Big Four vs Big Five: na Europa joga-se noutro campeonato

Nem sempre que se fala de futebol se está a falar de futebol.

Nos tempos de extrema complexidade em que vivemos, nem sempre é fácil perceber as relações que, submersas, fazem mover indústrias, regiões ou países. A camada superficial, muito mais mediatizada do que o que a suporta, faz com que a grande maioria das pessoas se relacione apenas com o resultado final de uma série de processos. O produto já feito, a ‘rede social’, a medida política ou a bola a rolar nos campos de futebolrelvados são as imagens que predominam na mente da maioria das pessoas e que assim povoam qualquer conversa que se tente ter sobre estes tópicos.

Por muito que se tente aumentar a profundidade do debate, a ideia que se forma a partir da pouca informação que emerge torna-se forte, e numa espécie de ideologia que se configura como um obstáculo a análises críticas ou racionais – no universo da economia, J. K Galbraith enunciava ao escrever que “entre a possibilidade de mudar de ideias ou o de provar de que não há necessidade de as mudar, quase toda a gente se esforça pela prova” (tradução livre).

Em síntese, na incapacidade de prever com exactidão o resultado da soma nos novos factos, a tendência geral é a de os ignorar, permanecendo agarrado à ideia geral predominante. Este é um mecanismo de defesa que nos permite lidar com novas informações sem questionarmos permanentemente a base daquilo por que vivemos, mas que se torna uma ferramenta de auto-sabotagem do progresso crítico. De uma forma abusivamente simplista, poderíamos traduzir esta ideia na expressão popular “deixar andar”; num ensaio da aplicação da ideia aos nossos dias, basta olharmos à nossa volta e para as dezenas de temas dos quais propositadamente ignoramos a complexidade.

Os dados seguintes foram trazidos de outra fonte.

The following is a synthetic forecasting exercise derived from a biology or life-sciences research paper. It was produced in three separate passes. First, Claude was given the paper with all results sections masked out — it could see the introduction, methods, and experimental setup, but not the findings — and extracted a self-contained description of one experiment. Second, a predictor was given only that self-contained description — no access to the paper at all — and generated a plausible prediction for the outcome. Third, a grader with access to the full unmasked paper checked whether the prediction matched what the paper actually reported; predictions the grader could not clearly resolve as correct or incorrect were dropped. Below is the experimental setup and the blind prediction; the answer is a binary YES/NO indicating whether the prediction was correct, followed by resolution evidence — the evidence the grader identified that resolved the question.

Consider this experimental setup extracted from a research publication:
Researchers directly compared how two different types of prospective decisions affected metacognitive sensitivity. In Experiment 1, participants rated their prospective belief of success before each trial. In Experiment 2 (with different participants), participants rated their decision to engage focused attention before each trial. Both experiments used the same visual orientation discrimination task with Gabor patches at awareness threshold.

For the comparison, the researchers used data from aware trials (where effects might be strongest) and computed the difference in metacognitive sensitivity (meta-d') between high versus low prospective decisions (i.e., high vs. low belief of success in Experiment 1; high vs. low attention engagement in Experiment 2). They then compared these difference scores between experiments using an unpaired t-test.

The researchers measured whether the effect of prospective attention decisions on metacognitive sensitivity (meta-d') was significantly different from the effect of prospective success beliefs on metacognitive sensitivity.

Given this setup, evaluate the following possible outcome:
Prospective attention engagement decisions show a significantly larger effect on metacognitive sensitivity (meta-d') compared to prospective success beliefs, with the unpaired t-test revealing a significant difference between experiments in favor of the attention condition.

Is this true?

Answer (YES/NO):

Quantos de nós alteraram a forma de utilizar redes sociais como o Facebook, mesmo depois de rebentarem escândalos como o da Cambridge Analytica e vir a público o tratamento abusivo dos dados levado a cabo por estas empresas? Quantos de nós passámos a ter atenção com o que, por exemplo, os nossos avós lá viam? Ou, noutro caso, qual é a ideia do que podemos fazer de concreto em reação a flagelos como o desmatamento da Amazónia? As respostas serão todas diferentes mas terão uma coisa em comum: serão condicionantes pelo ponto de partida de quem responder.

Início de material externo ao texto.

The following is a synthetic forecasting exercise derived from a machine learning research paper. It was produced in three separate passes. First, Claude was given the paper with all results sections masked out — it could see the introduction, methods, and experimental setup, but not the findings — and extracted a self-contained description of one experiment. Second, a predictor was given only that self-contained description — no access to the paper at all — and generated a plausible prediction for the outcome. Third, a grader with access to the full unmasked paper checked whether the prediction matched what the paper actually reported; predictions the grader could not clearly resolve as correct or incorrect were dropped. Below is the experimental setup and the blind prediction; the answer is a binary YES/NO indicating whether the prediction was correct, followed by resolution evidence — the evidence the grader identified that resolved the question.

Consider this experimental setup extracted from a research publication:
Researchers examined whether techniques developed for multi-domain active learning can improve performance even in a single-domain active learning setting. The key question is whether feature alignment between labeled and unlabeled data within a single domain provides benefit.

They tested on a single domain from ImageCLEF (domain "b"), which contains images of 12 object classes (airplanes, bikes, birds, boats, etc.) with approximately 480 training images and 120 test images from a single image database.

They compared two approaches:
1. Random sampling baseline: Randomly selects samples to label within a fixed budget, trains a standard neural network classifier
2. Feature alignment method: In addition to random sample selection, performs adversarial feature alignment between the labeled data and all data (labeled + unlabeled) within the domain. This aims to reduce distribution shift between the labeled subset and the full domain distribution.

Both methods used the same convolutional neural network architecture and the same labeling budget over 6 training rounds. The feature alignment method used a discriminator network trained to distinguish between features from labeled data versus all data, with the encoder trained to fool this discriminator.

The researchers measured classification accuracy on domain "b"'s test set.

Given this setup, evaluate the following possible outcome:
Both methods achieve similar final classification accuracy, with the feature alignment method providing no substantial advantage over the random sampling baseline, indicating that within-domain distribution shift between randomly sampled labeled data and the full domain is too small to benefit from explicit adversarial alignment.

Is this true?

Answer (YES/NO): NO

Um especialista em ciber-segurança, um marketeer, um vegan e um minimalista poderão ter todos formas distintas de abordar problemas como os descritos e propor leituras específicas e bem articuladas dos fenómenos; contudo, nas margens deste conhecimento especializado e na falta de um sistema de intermediação do conhecimento que seja perfeito, o senso comum estabelece-se apenas sobre uma ínfima parte do fenómeno.

Outros exemplos são observáveis no dia-a-dia. Nos telejornais, as temperaturas acima dos 30ºC em Setembro são “boas” porque permitem a “quem ainda está de férias aproveitar mais uns dias de praia”; na realidade, as consequências das temperaturas elevadas far-se-ão sentir em dezenas de outros sectores que, convenhamos, numa boa maioria podem ser mais importantes do que os hábitos de praia de parte da população em férias.

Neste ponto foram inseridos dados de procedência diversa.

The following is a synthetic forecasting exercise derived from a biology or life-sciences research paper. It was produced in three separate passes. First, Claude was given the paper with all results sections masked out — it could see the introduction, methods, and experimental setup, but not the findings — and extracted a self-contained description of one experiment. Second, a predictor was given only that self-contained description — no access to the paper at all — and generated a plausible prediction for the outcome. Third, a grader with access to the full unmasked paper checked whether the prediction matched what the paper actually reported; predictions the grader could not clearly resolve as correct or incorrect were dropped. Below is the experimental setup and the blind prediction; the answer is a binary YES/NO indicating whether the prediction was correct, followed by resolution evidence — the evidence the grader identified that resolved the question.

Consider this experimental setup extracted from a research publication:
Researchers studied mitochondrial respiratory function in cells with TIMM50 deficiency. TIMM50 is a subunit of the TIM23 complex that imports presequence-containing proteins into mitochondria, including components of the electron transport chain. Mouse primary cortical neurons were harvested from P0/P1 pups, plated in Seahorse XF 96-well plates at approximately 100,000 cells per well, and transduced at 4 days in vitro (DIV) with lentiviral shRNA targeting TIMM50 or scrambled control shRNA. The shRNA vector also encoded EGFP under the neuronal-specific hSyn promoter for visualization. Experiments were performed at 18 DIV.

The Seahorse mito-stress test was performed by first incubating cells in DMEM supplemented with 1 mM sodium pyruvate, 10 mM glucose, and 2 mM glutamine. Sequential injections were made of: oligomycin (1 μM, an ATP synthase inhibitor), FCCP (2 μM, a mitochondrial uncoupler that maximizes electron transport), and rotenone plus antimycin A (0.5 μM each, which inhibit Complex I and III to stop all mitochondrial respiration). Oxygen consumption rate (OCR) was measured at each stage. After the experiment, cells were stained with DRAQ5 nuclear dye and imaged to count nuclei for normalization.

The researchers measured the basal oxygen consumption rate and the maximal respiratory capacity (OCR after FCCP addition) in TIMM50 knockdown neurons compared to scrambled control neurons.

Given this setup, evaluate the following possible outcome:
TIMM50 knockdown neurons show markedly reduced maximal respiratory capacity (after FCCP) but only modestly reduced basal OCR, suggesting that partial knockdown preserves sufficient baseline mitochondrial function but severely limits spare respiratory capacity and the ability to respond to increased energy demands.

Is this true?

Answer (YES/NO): NO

A ideia subjacente ao aqui descrito é a de que o contexto de onde parte a maioria da população (o conjunto dos seus valores, desejos, necessidades, traços identitários, hábitos, o que seja) influencia e muito a forma como determinadas matérias são percebidas. O título é propositadamente ambíguo e nesse sentido provatório. O termo Big Four serviu em tempos para mencionar as quatro maiores consultoras do mundo, mas é facilmente interpretado por um internauta como uma referência às quatro maiores empresas tecnológicas dos Estados Unidos, também conhecidos por GAFA (Google, Amazon, Facebook Apple); já o termo Big Five dá nome a um modelo predicativo de personalidade ou, para quem acompanha o mercado de transferências do futebol europeu, simboliza as cinco principais ligas (Inglesa, Espanhola, Italiana, Francesa e Alemã).

Se por esta altura te saltou à cabeça a ideia de fechar este artigo porque “lá está mais um a falar de bola”, fica mais um pouco, porque é precisamente sobre a ideia de que o futebol profissional é um universo muito mais rico (pun intended), que deve ser analisado sem os óculos da ideologia – e, portanto, com os olhos da crítica –, que adiante elencarei algumas ideias essenciais. Como explícito na introdução, serão estas ideias vectores de aprofundamento da análise de um assunto que nos afastarão do senso-comum. Aqui não haverá espaço para clubismos, clubites ou golos mal anulados; levaremos o futebol para fora de jogo para perceber a importância de manter um espírito crítico, mesmo nesta área aparentemente tão espectacular.

O pontapé de saída

O Mercado de Verão é sempre época para as transferências mais sonantes do futebol e o de este ano não foi excepção. Uma das novas jóias da coroa portuguesa, João Félix, foi protagonista de um das transferências mais caras do defeso – o jovem, com apenas 19 anos, foi vendido por 120 milhões de euros, a que acrescem 6 de comissões ao fundo intermediário, e vai auferir na próxima etapa da sua vida qualquer coisa como meio milhão de euros por ano. Longe de ser caso único, o caso de Félix é paradigmático e, por comparação permite-nos ter uma ideia de como o negócio do futebol evoluíra fora das quatro linhas. Recordemos Cristiano Ronaldo, que saíra do Sporting por pouco mais de 10% da soma de que agora falamos. Dir-se-á, e bem, que os tempos são outros; é mesmo sobre essas diferenças que devemos questionar-nos.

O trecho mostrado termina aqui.